Ce bilan en demi-teinte annonce un « second hiver de l'IA » dans les années 1990, celle-ci n'étant de nouveau plus une priorité des pouvoirs publics. Un événement majeur marque tout de même la décennie : en 1997, le système d'expert Deep Blue d'IBM bat le champion du monde d'échecs Garry Kasparov. Pour la première fois, une intelligence artificielle est capable de l'emporter sur une intelligence humaine.
Il faut attendre les années 2010 pour que l'IA connaisse un nouvel âge d'or ou « second printemps », cette fois-ci spectaculaire. Le saut qualitatif qu'elle accomplit durant cette décennie est rendu possible par un contexte très porteur, qui se dessine à partir des années 2000. Avec l'apparition d'Internet puis le développement exponentiel de ses usages, le volume de données disponibles en ligne explose ; cette massification des données numériques (big data) constitue un formidable tremplin pour l'IA qui a besoin de « carburant » pour progresser. Parallèlement, les avancées technologiques en informatique permettent d'augmenter considérablement les capacités de calcul des ordinateurs. La combinaison entre la masse de données accessibles et la puissance des machines permet de faire décoller l'apprentissage profond (deep learning), grâce notamment aux travaux des scientifiques américains Yoshua Bengio, Geoffrey Hinton et du chercheur français Yann LeCun. Cette technique d'apprentissage basée sur des réseaux de neurones artificiels (voir infra), sous-discipline du machine learning, permet de réaliser des avancées très significatives en matière de reconnaissance vocale, de traitement du langage naturel (NLP), de reconnaissance visuelle et d'apprentissage par renforcement. En 2015, le programme AlphaGo, mis au point par la société Google DeepMind et qui a appris à jouer au jeu de go par le biais du deep learning, bat le champion européen Fan Hui par cinq parties à zéro.

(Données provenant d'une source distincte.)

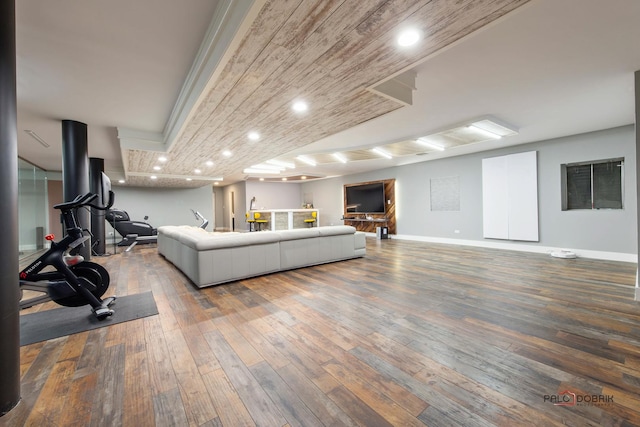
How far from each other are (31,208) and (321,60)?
9.20 meters

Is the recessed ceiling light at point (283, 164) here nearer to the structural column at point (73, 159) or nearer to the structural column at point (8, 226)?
the structural column at point (73, 159)

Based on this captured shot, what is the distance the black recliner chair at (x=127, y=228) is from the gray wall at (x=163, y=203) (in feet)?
7.97

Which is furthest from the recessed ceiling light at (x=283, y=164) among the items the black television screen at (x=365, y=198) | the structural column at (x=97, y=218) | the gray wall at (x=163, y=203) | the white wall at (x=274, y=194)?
the gray wall at (x=163, y=203)

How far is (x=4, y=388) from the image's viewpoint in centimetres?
135

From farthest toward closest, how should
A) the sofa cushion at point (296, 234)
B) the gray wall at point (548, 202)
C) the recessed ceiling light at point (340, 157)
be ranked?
the recessed ceiling light at point (340, 157) → the gray wall at point (548, 202) → the sofa cushion at point (296, 234)

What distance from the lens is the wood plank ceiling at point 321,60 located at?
1616 millimetres

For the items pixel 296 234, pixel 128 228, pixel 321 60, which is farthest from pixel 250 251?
pixel 128 228

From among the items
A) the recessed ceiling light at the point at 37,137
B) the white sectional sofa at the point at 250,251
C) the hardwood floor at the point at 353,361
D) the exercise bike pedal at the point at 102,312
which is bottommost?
the hardwood floor at the point at 353,361

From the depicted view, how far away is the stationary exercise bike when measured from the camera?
2318 mm

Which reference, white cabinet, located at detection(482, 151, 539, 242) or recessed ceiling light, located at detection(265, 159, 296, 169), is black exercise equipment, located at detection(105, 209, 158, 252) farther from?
white cabinet, located at detection(482, 151, 539, 242)

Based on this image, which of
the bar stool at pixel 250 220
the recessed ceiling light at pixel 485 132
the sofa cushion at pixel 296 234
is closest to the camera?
the sofa cushion at pixel 296 234

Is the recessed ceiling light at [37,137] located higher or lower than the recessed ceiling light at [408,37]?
higher

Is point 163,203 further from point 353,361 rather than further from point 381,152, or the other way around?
point 353,361

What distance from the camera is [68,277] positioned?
2.40 metres
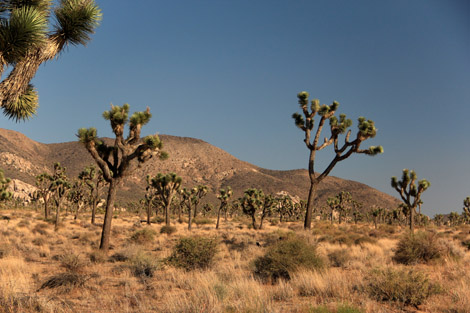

En 2017, l'IA franchit une nouvelle étape charnière avec la montée en puissance de l'IA dite « générative », elle-même issue du deep learning et rendue possible par l'invention cette année-là de la technologie Transformer (cf. infra). C'est de cette technologie que naissent les grands modèles de langage ou LLM (Large Language Model), dont l'exemple le plus célèbre est ChatGPT, lancé en 2022 par l'entreprise américaine OpenAI.
* 1 Large Language Model
* 2 « It's easier to ask forgiveness than it is to get permission. »
* 3 Adrienne Mayor, “Gods and Robots”, Princeton University Press, november 2018.